Extracted text:
- - - - -
What It Means When You Moan And Groan While Sleeping

Some of us may snore, murmur, or even talk in our sleep. Only a small number of people, however, are reported to moan and groan in their sleep. This rare health condition is known as catathrenia, according to the Sleep Foundation, and is estimated to affect as few as 0.17% of people with sleep issues.

The type of moaning associated with catathrenia isn't the type of mild, exasperated sigh you might be picturing. Rather, research from a 2017 scientific review published in the Journal of Clinical Sleep Medicine outlines how these moans and groans are exceptionally loud, one-note sounds emitted from the larynx as a person exhales due to vocal cord vibration. Catathrenia can affect both the patient and their sleeping partner. For the partner, the quality of sleep may be compromised due to the disturbance. For patients, the sounds themselves can be a source of embarrassment, as moans from this condition often resemble sounds associated with sexual activity.

Possible causes of catathrenia

Catathrenia groans may only last a couple of seconds in duration or go on for nearly a minute (via Sleep Foundation). Affecting both kids and adults, the cause of the condition is not entirely known. Those who have a family member with this particular sleep issue may be more susceptible to the condition. Abnormal neural activity in the brain region associated with breathing is another theory. People living with catathrenia also tend to share certain physical characteristics, such as a small jaw, smaller upper airways, and limitations in airflow.
- - - - -
Collected material:
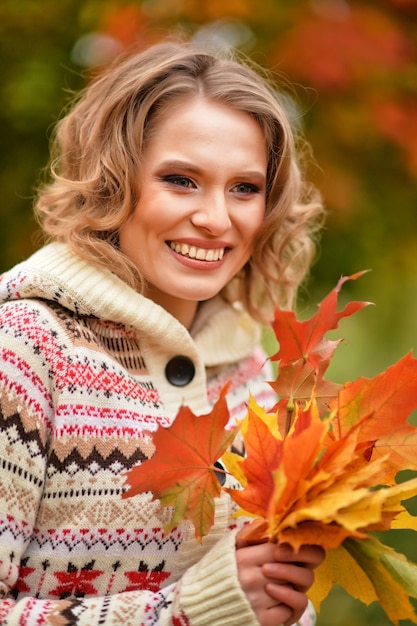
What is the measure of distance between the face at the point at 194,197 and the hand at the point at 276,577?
58 centimetres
- - - - -
Task 1:
List the physical characteristics that the article on moaning and groaning during sleep says people with catathrenia tend to share.
Task 2:
According to the article on moaning and groaning during sleep, what share of people with sleep issues is catathrenia estimated to affect?
Task 3:
Continue the article on moaning and groaning during sleep, picking up after its final sentence.

Answer section 1:
- A small jaw
- Smaller upper airways
- Limitations in airflow

Answer section 2:
As few as 0.17%.

Answer section 3:
Researchers from a 2011 case report published in the European Respiratory Journal conducted a laryngoscopy on a woman in her late 20s experiencing nighttime groaning and other occasional sleep issues. Study findings showed that while inhaling, the woman's glottis stayed open. Critical for both breathing and voice production, the glottis acts as a valve situated between the mouth and the lungs that expands, contracts, and vibrates (via ScienceDirect). When the woman exhaled, however, the glottis closed almost entirely, prompting a groaning sound.

Can anything be done about nighttime moans and groans?

While the exact cause of the woman's glottis closure was unclear, the researchers were able to effectively treat the woman with continuous positive airway pressure, or a CPAP machine. Researchers saw a substantial decrease in groan frequency and improvements in the woman's functioning during waking hours. 

The Sleep Foundation reports that certain nighttime dental-like devices may also help alleviate catathrenia symptoms. In addition to using a CPAP machine or oral device, some people may benefit from surgically removing the tonsils and/or adenoids. Aside from medical interventions, try and prime yourself for sleep as best as possible. This includes creating a relaxing environment, keeping a consistent sleep schedule, and reducing the chances of disturbances from lights or sounds. A 2017 study published in Sleep Medicine found a strong correlation between catathrenia episodes and sleep disturbances that occurred just before, at the start of, or in the midst of a groan.

If you deal with moaning and groaning while sleeping — mainly if it affects your daytime functioning — be sure to speak to your healthcare provider. A sleep test and physical exam can help your doctor accurately diagnose the condition or identify any underlying causes.